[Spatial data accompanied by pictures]
##########

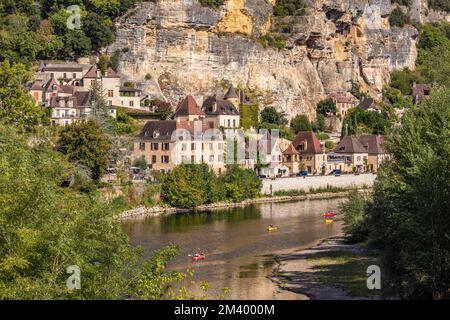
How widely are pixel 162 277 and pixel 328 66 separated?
71.9 metres

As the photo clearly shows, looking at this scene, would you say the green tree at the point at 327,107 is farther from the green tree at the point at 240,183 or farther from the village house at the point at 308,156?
the green tree at the point at 240,183

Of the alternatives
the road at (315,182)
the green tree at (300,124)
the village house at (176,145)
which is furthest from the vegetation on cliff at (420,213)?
the green tree at (300,124)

##########

* **Short task**: Convert all the entries above into a JSON list of strings, one string per line, skipping blank lines and leaving the pictures out.

* **Written response**:
[
  "How widely are pixel 162 277 and pixel 328 66 separated?",
  "71.9 metres",
  "As the photo clearly shows, looking at this scene, would you say the green tree at the point at 327,107 is farther from the green tree at the point at 240,183 or farther from the village house at the point at 308,156?",
  "the green tree at the point at 240,183",
  "Of the alternatives",
  "the road at (315,182)",
  "the green tree at (300,124)",
  "the village house at (176,145)",
  "which is furthest from the vegetation on cliff at (420,213)?",
  "the green tree at (300,124)"
]